Results distribution - Githubissues

jugglinmike commented 6 years ago

During the March meetings in Waterloo, we worked out a new project organization for the collection and distribution of WPT test results data. Today, @hexcles presented some thoughts on an alternate model. I've also been thinking about the problem, so we're planning to speak synchronously on this coming Monday. I'm creating this issue to keep track of our initial thoughts and to communicate any decisions we make.

jugglinmike commented 6 years ago

Because @foolip made the mistake of complimenting my ASCII "art" in a recent presentation, I'm going to try to explain this with dashes and pipes.

For context, the current system has the test runner uploading to a storage service and notifying the dashboard UI of this via a small HTTP POST request:

.--------------.        .----------------.        .---------.
| Test runner  | -(1)-> | Storage:       |        | wpt.fyi |
|              |        | formatted data | <-(3)- |         |
'--------------'        '----------------' -(4)-> '---------'
       '-(2)-------------------------------------------^
1. Upload formatted results & summary
2. Notify (via authenticated POST)
3 & 4. Fetch

In the new system, the results collector would submit data directly to the dashboard system, and that project would handle storage internally:

.-------------.                              .---------+----------------.
| Test runner |                              | wpt.fyi | Storage:       |
|             |                              |         | formatted data |
'-------------'                              '---------+ and metrics    |
       '-(1)--------------------------------------^    '----------------'
1. Upload raw unformatted results

The benefit here is that there are fewer integration points between the projects, and that's important because we plan to split these into separate repositories.
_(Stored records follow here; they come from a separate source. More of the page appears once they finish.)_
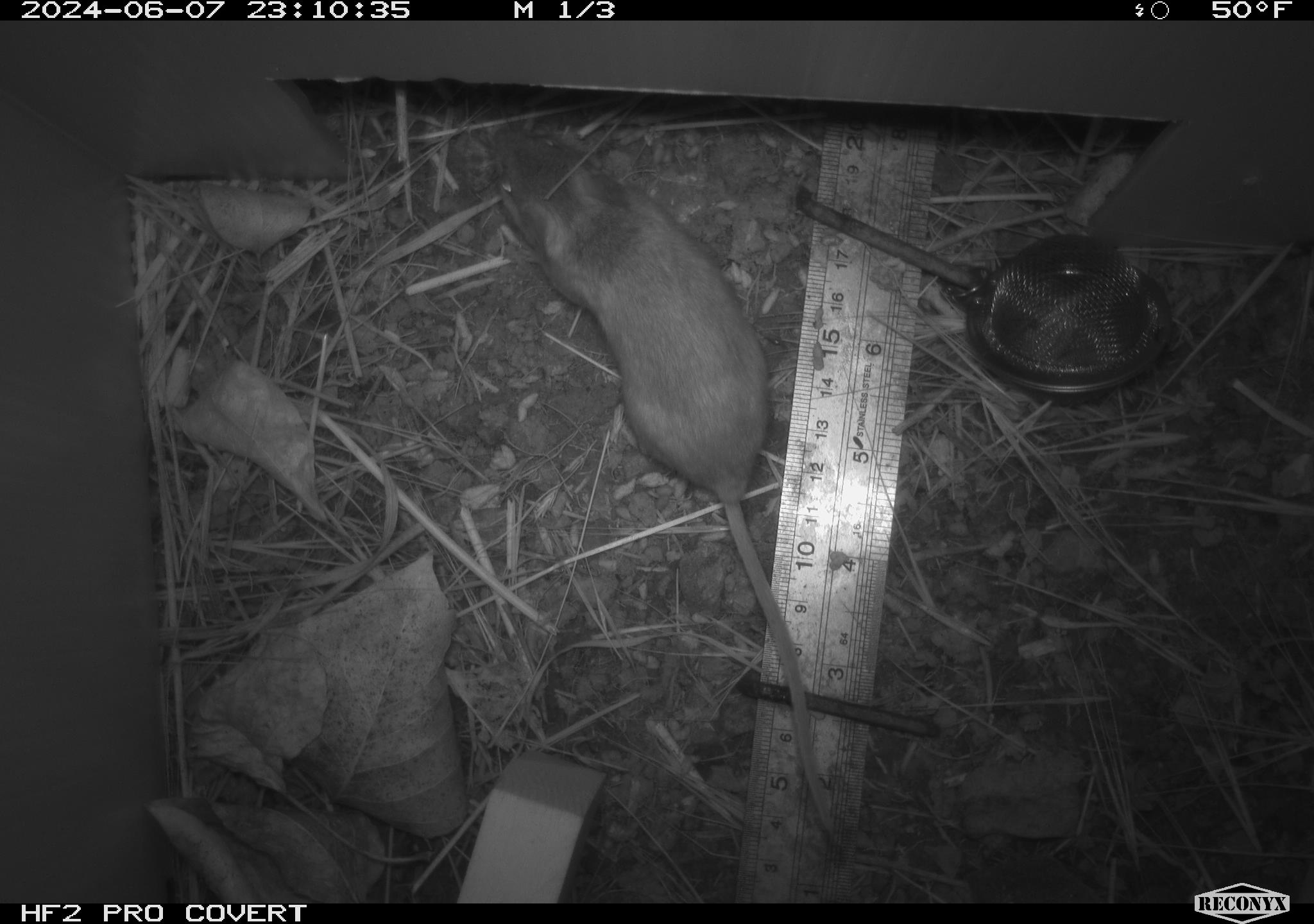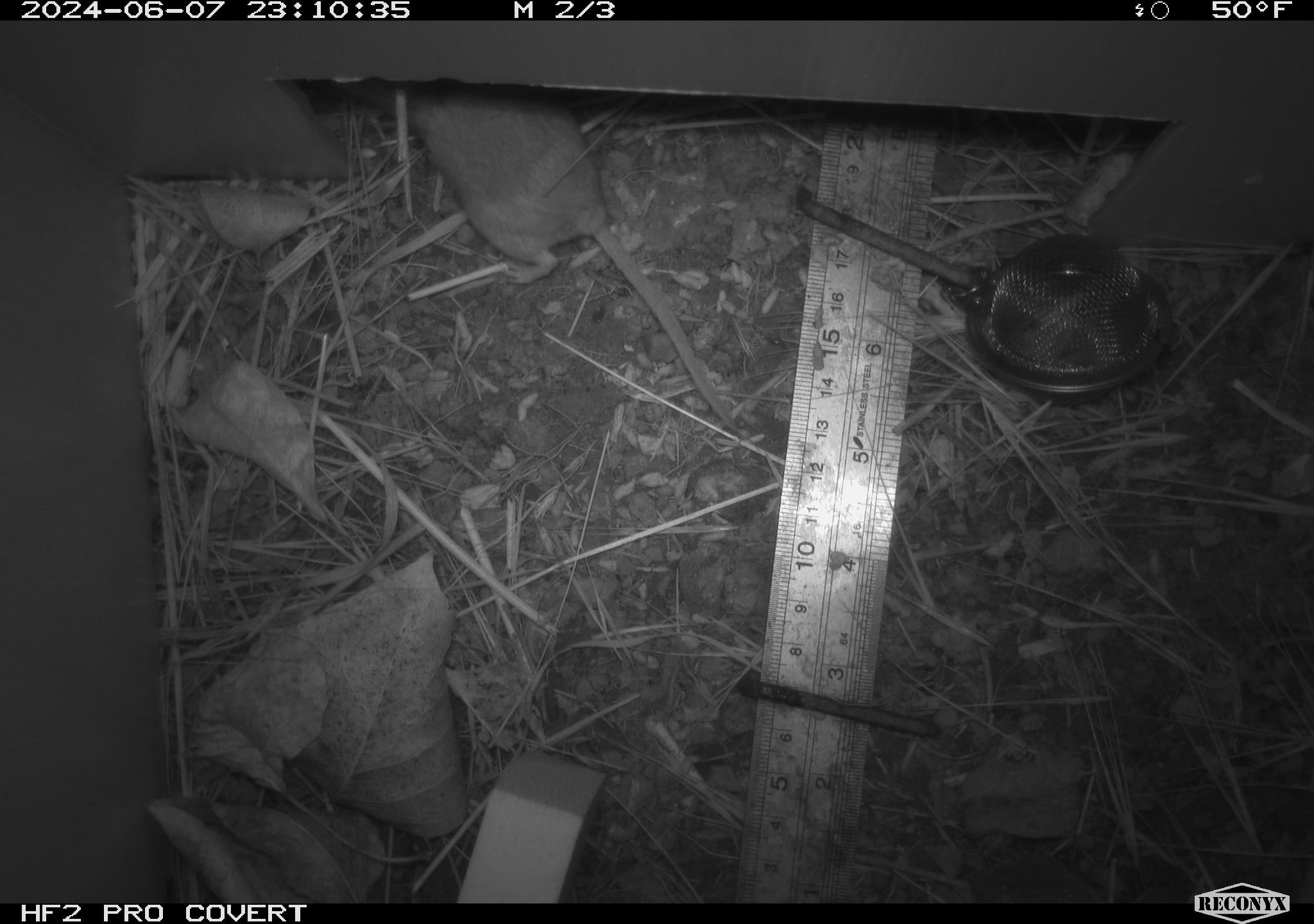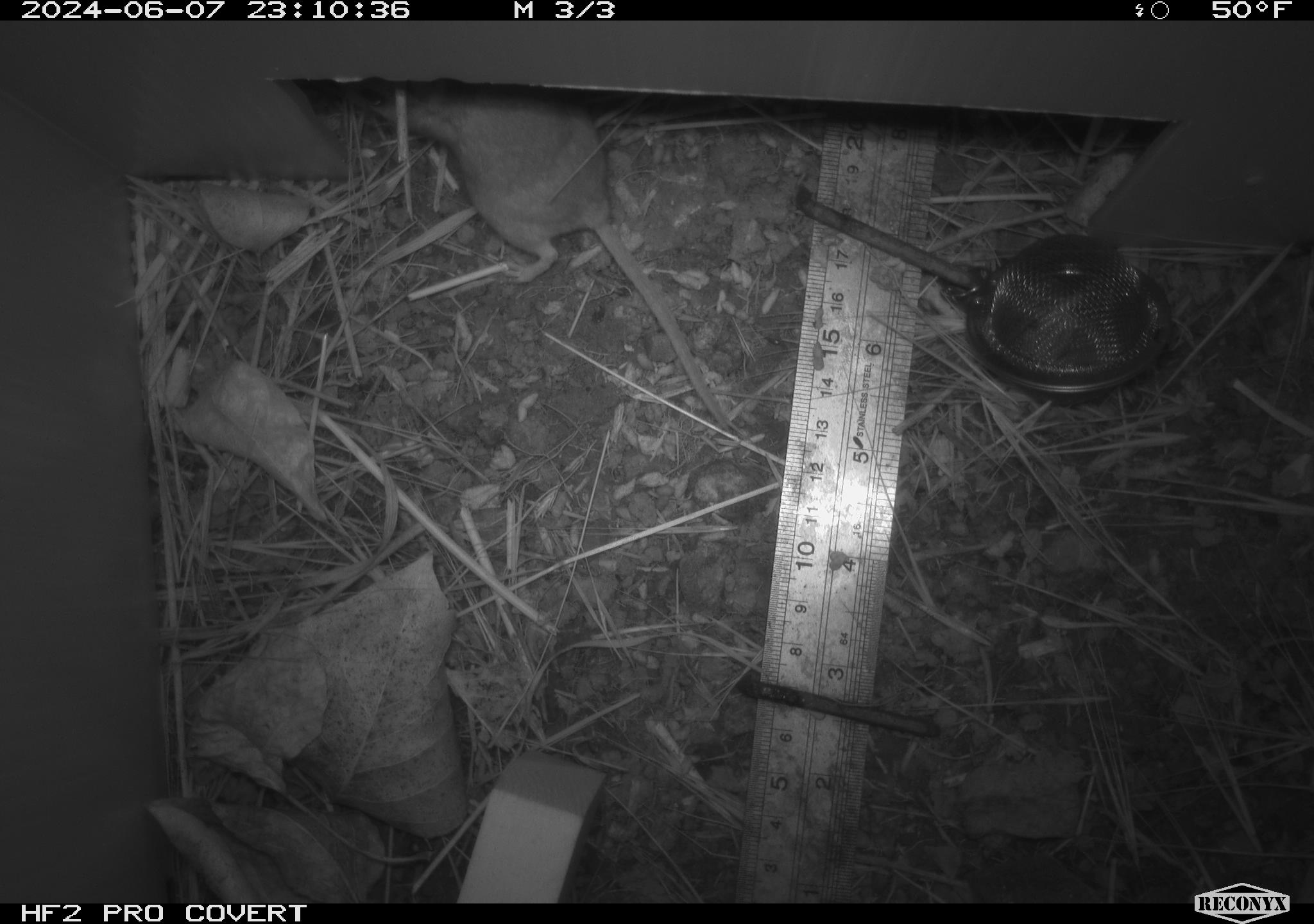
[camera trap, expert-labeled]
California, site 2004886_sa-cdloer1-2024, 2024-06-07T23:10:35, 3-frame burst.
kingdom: Animalia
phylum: Chordata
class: Mammalia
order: Rodentia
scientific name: Rodentia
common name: mouse species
I think we could improve this still further by using the data store as an intermediary between the two projects. The test runner uploads the complete dataset without processing. The dashboard downloads that data and processes it to meet its own needs (maintaining its own storage if necessary).

.-------------.        .-------------.        .---------+----------------.
| Test runner | -(1)-> | Storage:    | -(2)-> | wpt.fyi | Storage:       |
|             |        | raw data    | <-(3)- |         | formatted data |
'-------------'        '-------------' -(4)-> '---------+ and metrics    |
1. Upload raw unformatted results                       '................'
2. Notify (via Atom)
3 & 4. Fetch

This enables public consumption because anyone can subscribe to the syndication feed without our support.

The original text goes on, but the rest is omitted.